(Adds details, share price reaction; refiled to add second
instance of word "fall" in seventh paragraph.)
* To put in place new reporting structure, mulls strategy
* Analysts expect it to rent out space in stores
* Could exit Russian department store business -analyst
* Dept store chain, Seppala Q2 revenue disappointing-company
* July sales fall 9.4 pct from same month a year earlier
By Sakari Suoninen
HELSINKI, Aug 13 Finnish retailer Stockmann's
Russian sales fell by nearly 15 percent in the second
quarter, as the weak rouble eats into buying power, while
revenue at home was down 10 percent and profits slumped, hit by
a recession now set to get worse due to the trade sanctions
imposed on and by Russia over the Ukraine crisis.
Reporting a bigger than expected 88 pct drop in operating
profits to 3.5 million euros for the quarter, the company said
it saw its revenue in euros declining this year and operating
profit would be "significantly" down on last year, seeing no
respite from its problems, which it has promised to start
tackling after a strategy review, the results of which are due
to be announced later this year.
Shares in the company were down 1.4 percent at 9.825 euros
1222 GMT, a fall of 11 percent so far this year.
Before the results analysts had expected the company to
report an operating profit of 13.4 million euros for the second
quarter and a 53 percent fall in the total for this year, to
28.9 million euros, according to Thomson Reuters data.
"The market environment in Russia continues to be
challenging, as the Russian rouble remains weak and the
country's future economic direction is unclear," Stockmann said.
"The operating environment is unstable and the crisis in
Ukraine has considerably increased political tensions globally,"
the company said, adding that trade sanctions could further
weaken the Russian business.
Total group sales fell 8.9 percent to 495 million euros in
the second quarter, with losses in Finland and Russia offset by
still profitable operations in Norway and Sweden, while group
sales in July were down 9.4 percent at 133.4 million euros, led
by a 12.3 percent fall in department store sales in Russia and
the Baltic states and 14.3 percent fall in Finland.
Just under half of Stockmann's sales come from Finland, with
Russia accounting for 16 percent, although home sales are also
sensitive to Russia's economy as tourists are frequent shoppers,
especially at the firm's flagship store in Helsinki.
Analysts said the company could decide to reduce its
operations in Russia when it comes out with a new strategy later
"I would not be surprised if they were to pull out of the
Russian department store business," Inderes analyst Sauli Vilen
said. "But even that would not solve the core of the problem,
they have to reinvent the department store business."

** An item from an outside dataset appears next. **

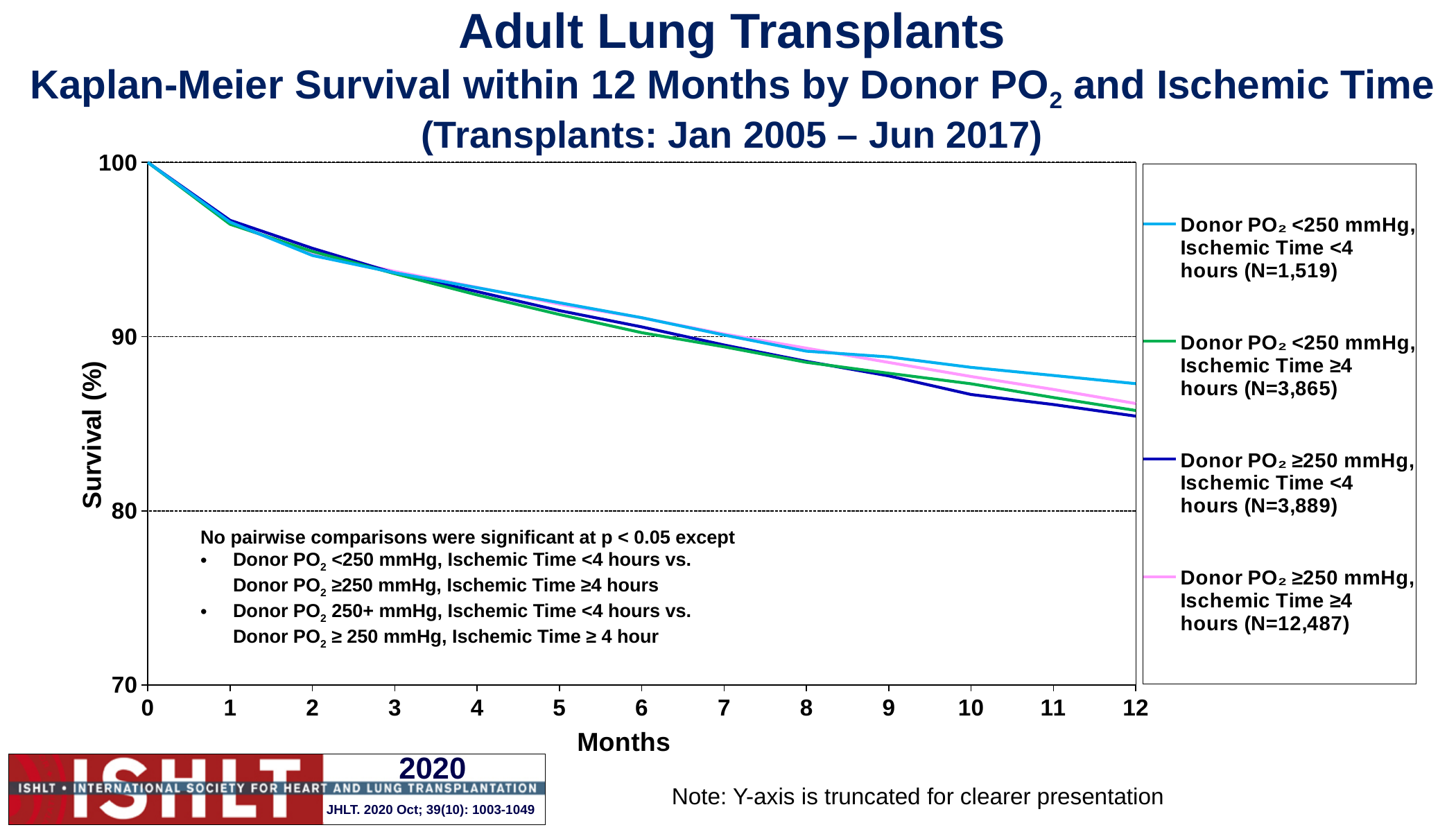
At 12 months, is survival for Donor PO₂ ≥250 mmHg, Ischemic Time <4 hours greater or less than 90? less How many series does the legend list? 4 What is the N for the Donor PO₂ ≥250 mmHg, Ischemic Time ≥4 hours group in the legend? 12,487 At 3 months, is survival for Donor PO₂ <250 mmHg, Ischemic Time ≥4 hours greater or less than 90? greater What is the survival value for all groups at month 0? 100 Do the survival curves rise or fall as months increase? fall Which group has the highest survival at 12 months? Donor PO₂ <250 mmHg, Ischemic Time <4 hours (N=1,519) How many month ticks are labeled on the x axis? 13 At 12 months, is survival for Donor PO₂ <250 mmHg, Ischemic Time <4 hours greater or less than 80? greater At 12 months, which is larger: survival for Donor PO₂ <250 mmHg, Ischemic Time <4 hours or for Donor PO₂ ≥250 mmHg, Ischemic Time <4 hours? Donor PO₂ <250 mmHg, Ischemic Time <4 hours What kind of chart is shown on the slide? line chart What is the label of the y axis? Survival (%)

In addition to the department stores, Stockmann operates the
Seppala and Lindex fashion chains. Seppala, already deeply in
the red, made a further operating loss of 5.5 million euros on
sales of 23.6 million in the second quarter. Vilen said
Stockmann could decide in its strategic review to scrap the
Seppala brand, closing some stores and converting others to
"The outlook for the rest of 2014 is challenging, since
there are no signs of any significant improvement in the market
environment," Stockmann's chief executive Hannu Penttila said.
As a first step to overhauling the business analysts now
expect the company to bring other retailers into its department
stores by renting out floorspace. In its results statement,
Stockmann said it would introduce a new reporting structure,
which separates real estate out as a discrete business segment.
While it ruled out selling its most valuable properties in
Helsinki and St Petersburg, analysts said it could increase the
amount of store space which it rents out to other retailers.
"Stockmann has to increase the number of shops-in-shop, rent
out floor space in their stores to other retailers," said Vilen,
who has a 'reduce' recommendation for the shares. "I would not
be surprised if in a few years, they had rented out 30 to 50
percent of the Helsinki store's floor space."
Calling the location the best in the Nordic country, he did
not expect any difficulties in finding tenants.